*** Opening Data extract ***

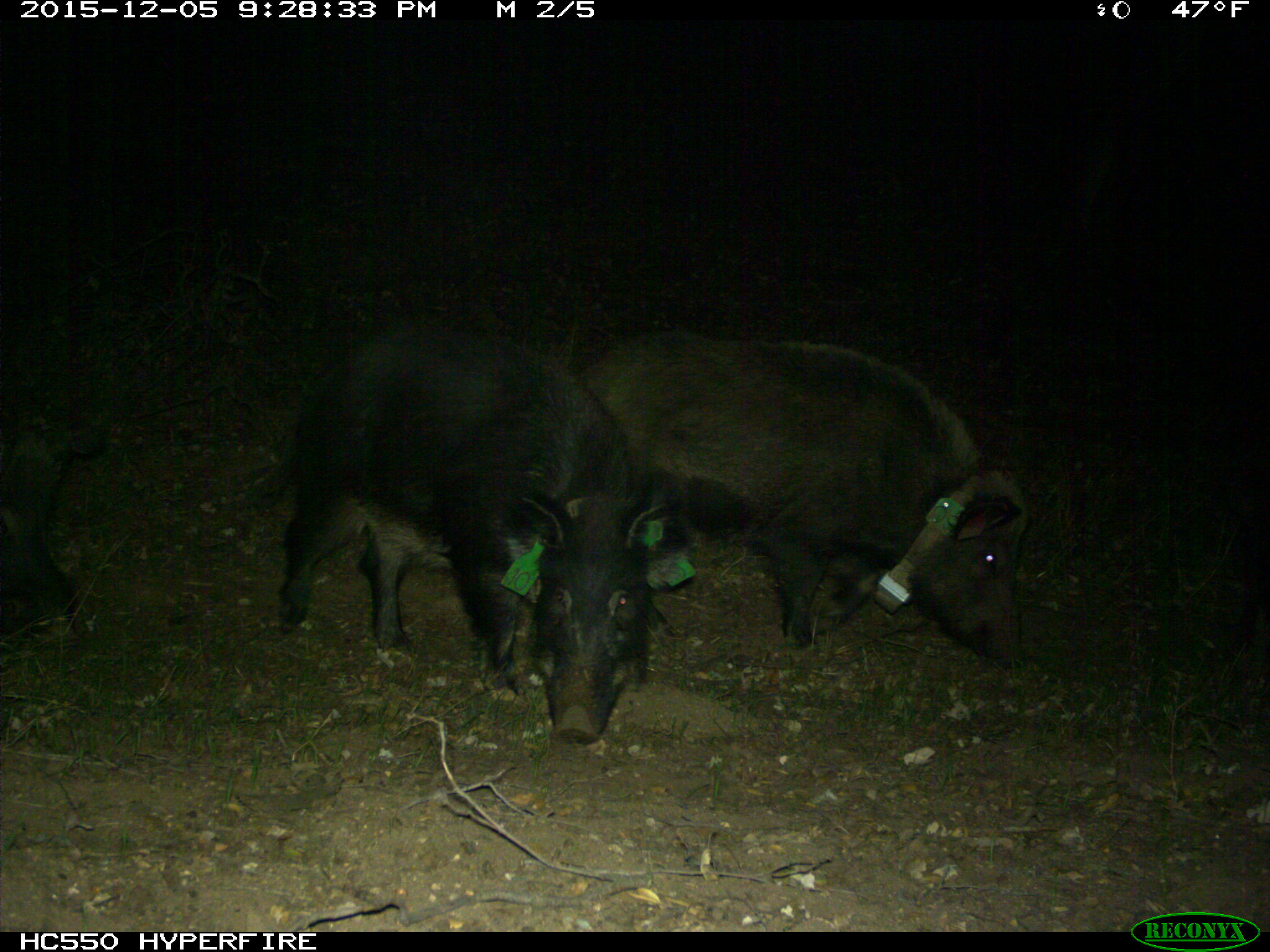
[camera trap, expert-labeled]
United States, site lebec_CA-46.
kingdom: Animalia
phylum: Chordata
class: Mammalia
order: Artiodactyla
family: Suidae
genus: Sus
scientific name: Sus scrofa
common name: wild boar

*** Closing Data extract ***

What you need to do
Your answer must restate the entries word for word and contain no pictures.

Reply to the exercise
[camera trap, expert-labeled]
United States, site lebec_CA-46.
kingdom: Animalia
phylum: Chordata
class: Mammalia
order: Artiodactyla
family: Suidae
genus: Sus
scientific name: Sus scrofa
common name: wild boar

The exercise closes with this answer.